As they waited last week for the opening of Spokane’s new Denny Yasuhara Middle School, two incoming sixth-graders shared thoughts that ran the gamut.
“It’s pretty big,” said JoceLynn Palmanteer.
A few feet away sat Gordon Branham, who looked forward to playing the trumpet in band class.
“And next year I get to cut wood with a saw,” Branham said. “I’m excited.”
As Spokane Public Schools settles in for its first full week of school, the district also is making a major change: moving sixth-graders from elementary to middle schools.
The groundwork, literally and figuratively, has been laid since 2018, when voters approved a $495 million capital bond to help build six new middle school buildings.
With all four North Side campuses now online, that process has begun. For students, the expected benefits include more access to electives, state-of-the-art facilities and a sense of belonging.
School board president Mike Wiser emphasized the last point during last week’s ribbon-cutting at Yasuhara.
Recalling his two years as a student at Sacajawea Middle School, Wiser likened it to a “whirlwind.”
“It was a bit disorienting, so I was excited when our community came together and said, ‘Let’s do this,’ ” said Wiser, who said he hoped the new three-year model will offer “more time for students to get to know each other, and for teachers to build relationships.”
According to most educators, that’s been happening since the bond was passed. New principals have assembled staffs and collaborated with architects, teachers and students in designing schools that are more inclusive.
The process won’t be complete until next year, when the new Sacajawea and Peperzak middle schools go online on the South Hill. However, students at older buildings such as Chase and Garry middle schools won’t have the same architectural benefits.
Nationally, about three-quarters of sixth-graders are educated in a middle school. However, experts are divided on which model is best; some believe success depends on the child as much as the environment.
Objections to the 6-8 middle-school model include fears that sixth-graders are at an impressionable point in their lives and more easily influenced by their peers – in this case, other kids as old as 14.
And in addition to moving to a larger setting, most sixth-graders are attending a school that’s less likely to be within walking distance from their homes.
Also, a Duke University study concluded in 2007 that test scores of sixth-graders in elementary schools were higher than their counterparts in middle schools. Researchers considered the possibility that elementary-level sixth-graders might behave and perform better because they are under less stress than their middle school peers.
Spokane educators are confident that they’ve done their best to make the new buildings feel more intimate for their youngest students.
A key feature in all six buildings is the “neighborhood” concept, which minimizes transition time and keeps students in those neighborhoods for the core classes of language arts, social studies, math and science.
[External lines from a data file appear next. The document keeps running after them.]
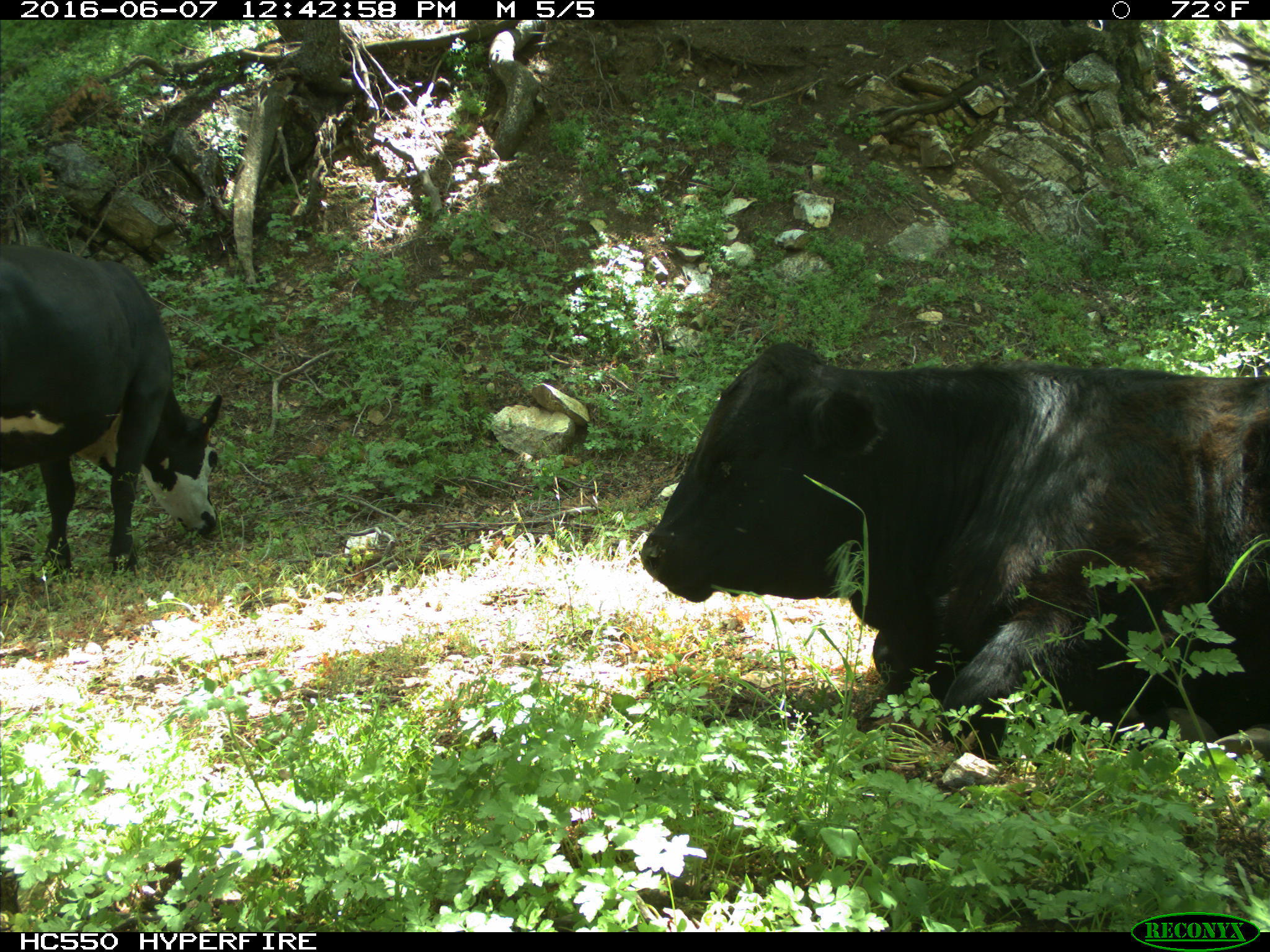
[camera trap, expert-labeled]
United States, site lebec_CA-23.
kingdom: Animalia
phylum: Chordata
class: Mammalia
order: Artiodactyla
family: Bovidae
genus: Bos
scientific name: Bos taurus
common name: domestic cow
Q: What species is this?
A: Bos taurus (domestic cow).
The neighborhoods also serve to limit younger students’ conduct with older students.
Morgan Macaluso, a language arts teacher at Glover Middle School, recalls the launch conferences with families the week before school.
“Parents were so relieved when they saw their next class is within arm’s reach,” Macaluso said. “That made them feel a little safer.”
For the teachers, the neighborhood concept streamlines collaboration, especially for students who may be struggling.
Because the sixth and final period is set aside for electives, “we have the capabilities as teachers to pull them from electives and close up any learning gaps,” Macaluso said.
Collaboration is boosted, Macaluso claims, by the introduction this year of late-start Mondays. Though an inconvenience for some families, the late start allows teachers to “get on the same page” and set the tone for the week.
The old model – early release on selected Fridays – was of limited value because teachers were worn out by the end of the week, Macaluso said.
At Shaw Middle School in northeast Spokane, building design also plays a big part in making the school “feel smaller,” according to Principal Jon Swett.
While the seventh- and eighth-grade neighborhoods are on the upper floor, the sixth-graders are on the main floor, close to electives and the commons.
“It’s really helped our sixth-graders navigate the school,” said Swett, who opened the new Shaw building a year ago to the two upper grades.
Now it holds all three grades, but according to Swett, the building’s design and the neighborhood concept make it feel “hardly full at all.”
At Glover, first-year Principal Mike Stark is bullish about the new model, mainly because he’s seen it work during his years as a middle school principal in Cheney.
Sixth-graders also felt safe in the middle-school setting, Stark said.
“The interesting thing is we would just survey our kids and ask, ‘do you feel safe and connected?’ And year after year, the sixth-graders said they felt the safest and most connected,” Stark said.
Academically, the offerings will be broadened in middle school.
Students will be exposed to art, music and other career/technical aspects. Some of that curricula isn’t offered at the elementary school level.
“We’re not in a hurry for students to grow up,” said Greg Forsyth, director of capital projects for the district. “We just want to make sure they have the best experience that they can have.”
At the four new North Side middle schools, that experience also includes a small playground.
Sixth-graders who are still struggling to find their comfort zone should reach out to their school, said Swett, the principal at Shaw.
“If you hear something that doesn’t make sense, or if you just want to check in, just give us a call – that’s my best advice for parents right now,” Swett said.